• _DATA SECTION_
____
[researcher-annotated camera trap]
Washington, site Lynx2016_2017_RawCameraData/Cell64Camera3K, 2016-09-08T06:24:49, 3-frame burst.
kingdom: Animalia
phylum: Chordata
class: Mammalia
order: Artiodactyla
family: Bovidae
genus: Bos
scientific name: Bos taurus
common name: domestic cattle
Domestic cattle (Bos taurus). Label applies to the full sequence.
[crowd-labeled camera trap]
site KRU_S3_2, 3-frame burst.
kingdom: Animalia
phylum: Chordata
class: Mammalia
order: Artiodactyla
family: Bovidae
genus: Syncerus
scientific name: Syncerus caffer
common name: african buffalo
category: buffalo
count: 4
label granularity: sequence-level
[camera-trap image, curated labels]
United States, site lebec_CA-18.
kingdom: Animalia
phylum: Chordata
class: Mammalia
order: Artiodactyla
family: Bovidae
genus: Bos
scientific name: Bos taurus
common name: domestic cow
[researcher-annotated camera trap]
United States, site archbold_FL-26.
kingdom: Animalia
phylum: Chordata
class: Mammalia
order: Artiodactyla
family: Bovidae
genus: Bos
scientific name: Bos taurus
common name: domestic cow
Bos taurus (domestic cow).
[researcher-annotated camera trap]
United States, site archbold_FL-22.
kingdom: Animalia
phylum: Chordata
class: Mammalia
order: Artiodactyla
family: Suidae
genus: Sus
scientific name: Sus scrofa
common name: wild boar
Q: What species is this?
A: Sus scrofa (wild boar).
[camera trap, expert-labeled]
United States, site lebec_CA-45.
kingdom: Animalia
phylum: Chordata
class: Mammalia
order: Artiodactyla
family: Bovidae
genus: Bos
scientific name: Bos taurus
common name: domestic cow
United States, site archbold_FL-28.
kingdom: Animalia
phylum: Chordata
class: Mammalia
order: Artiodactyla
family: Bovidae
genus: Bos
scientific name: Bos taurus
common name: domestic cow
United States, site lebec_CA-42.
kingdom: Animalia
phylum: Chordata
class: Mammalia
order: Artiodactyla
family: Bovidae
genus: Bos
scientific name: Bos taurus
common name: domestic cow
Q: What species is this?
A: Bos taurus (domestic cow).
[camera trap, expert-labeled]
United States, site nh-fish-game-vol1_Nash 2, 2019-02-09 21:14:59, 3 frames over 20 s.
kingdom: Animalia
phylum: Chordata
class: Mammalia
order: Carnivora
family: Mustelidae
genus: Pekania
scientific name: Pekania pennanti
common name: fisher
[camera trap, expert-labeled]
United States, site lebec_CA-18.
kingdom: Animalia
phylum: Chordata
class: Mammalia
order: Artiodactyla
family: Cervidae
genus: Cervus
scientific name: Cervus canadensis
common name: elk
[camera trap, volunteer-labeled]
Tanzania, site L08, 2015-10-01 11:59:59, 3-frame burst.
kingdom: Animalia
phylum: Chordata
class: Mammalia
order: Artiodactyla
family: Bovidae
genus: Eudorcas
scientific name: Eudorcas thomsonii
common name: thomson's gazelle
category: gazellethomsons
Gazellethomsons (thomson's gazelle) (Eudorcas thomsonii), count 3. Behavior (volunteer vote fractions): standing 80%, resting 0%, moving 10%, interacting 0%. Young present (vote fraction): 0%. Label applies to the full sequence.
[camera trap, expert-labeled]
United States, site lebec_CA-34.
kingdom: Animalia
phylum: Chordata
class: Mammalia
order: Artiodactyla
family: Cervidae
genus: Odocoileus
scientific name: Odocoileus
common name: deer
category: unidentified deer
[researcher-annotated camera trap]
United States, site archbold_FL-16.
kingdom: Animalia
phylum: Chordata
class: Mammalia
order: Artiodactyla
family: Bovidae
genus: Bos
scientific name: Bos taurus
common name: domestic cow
____
• _EXERCISE BRIEF_
Output all of the entries without altering a single word.

• _THE COMPLETED TASK_
[researcher-annotated camera trap]
Washington, site Lynx2016_2017_RawCameraData/Cell64Camera3K, 2016-09-08T06:24:49, 3-frame burst.
kingdom: Animalia
phylum: Chordata
class: Mammalia
order: Artiodactyla
family: Bovidae
genus: Bos
scientific name: Bos taurus
common name: domestic cattle
Domestic cattle (Bos taurus). Label applies to the full sequence.
[crowd-labeled camera trap]
site KRU_S3_2, 3-frame burst.
kingdom: Animalia
phylum: Chordata
class: Mammalia
order: Artiodactyla
family: Bovidae
genus: Syncerus
scientific name: Syncerus caffer
common name: african buffalo
category: buffalo
count: 4
label granularity: sequence-level
[camera-trap image, curated labels]
United States, site lebec_CA-18.
kingdom: Animalia
phylum: Chordata
class: Mammalia
order: Artiodactyla
family: Bovidae
genus: Bos
scientific name: Bos taurus
common name: domestic cow
[researcher-annotated camera trap]
United States, site archbold_FL-26.
kingdom: Animalia
phylum: Chordata
class: Mammalia
order: Artiodactyla
family: Bovidae
genus: Bos
scientific name: Bos taurus
common name: domestic cow
Bos taurus (domestic cow).
[researcher-annotated camera trap]
United States, site archbold_FL-22.
kingdom: Animalia
phylum: Chordata
class: Mammalia
order: Artiodactyla
family: Suidae
genus: Sus
scientific name: Sus scrofa
common name: wild boar
Q: What species is this?
A: Sus scrofa (wild boar).
[camera trap, expert-labeled]
United States, site lebec_CA-45.
kingdom: Animalia
phylum: Chordata
class: Mammalia
order: Artiodactyla
family: Bovidae
genus: Bos
scientific name: Bos taurus
common name: domestic cow
United States, site archbold_FL-28.
kingdom: Animalia
phylum: Chordata
class: Mammalia
order: Artiodactyla
family: Bovidae
genus: Bos
scientific name: Bos taurus
common name: domestic cow
United States, site lebec_CA-42.
kingdom: Animalia
phylum: Chordata
class: Mammalia
order: Artiodactyla
family: Bovidae
genus: Bos
scientific name: Bos taurus
common name: domestic cow
Q: What species is this?
A: Bos taurus (domestic cow).
[camera trap, expert-labeled]
United States, site nh-fish-game-vol1_Nash 2, 2019-02-09 21:14:59, 3 frames over 20 s.
kingdom: Animalia
phylum: Chordata
class: Mammalia
order: Carnivora
family: Mustelidae
genus: Pekania
scientific name: Pekania pennanti
common name: fisher
[camera trap, expert-labeled]
United States, site lebec_CA-18.
kingdom: Animalia
phylum: Chordata
class: Mammalia
order: Artiodactyla
family: Cervidae
genus: Cervus
scientific name: Cervus canadensis
common name: elk
[camera trap, volunteer-labeled]
Tanzania, site L08, 2015-10-01 11:59:59, 3-frame burst.
kingdom: Animalia
phylum: Chordata
class: Mammalia
order: Artiodactyla
family: Bovidae
genus: Eudorcas
scientific name: Eudorcas thomsonii
common name: thomson's gazelle
category: gazellethomsons
Gazellethomsons (thomson's gazelle) (Eudorcas thomsonii), count 3. Behavior (volunteer vote fractions): standing 80%, resting 0%, moving 10%, interacting 0%. Young present (vote fraction): 0%. Label applies to the full sequence.
[camera trap, expert-labeled]
United States, site lebec_CA-34.
kingdom: Animalia
phylum: Chordata
class: Mammalia
order: Artiodactyla
family: Cervidae
genus: Odocoileus
scientific name: Odocoileus
common name: deer
category: unidentified deer
[researcher-annotated camera trap]
United States, site archbold_FL-16.
kingdom: Animalia
phylum: Chordata
class: Mammalia
order: Artiodactyla
family: Bovidae
genus: Bos
scientific name: Bos taurus
common name: domestic cow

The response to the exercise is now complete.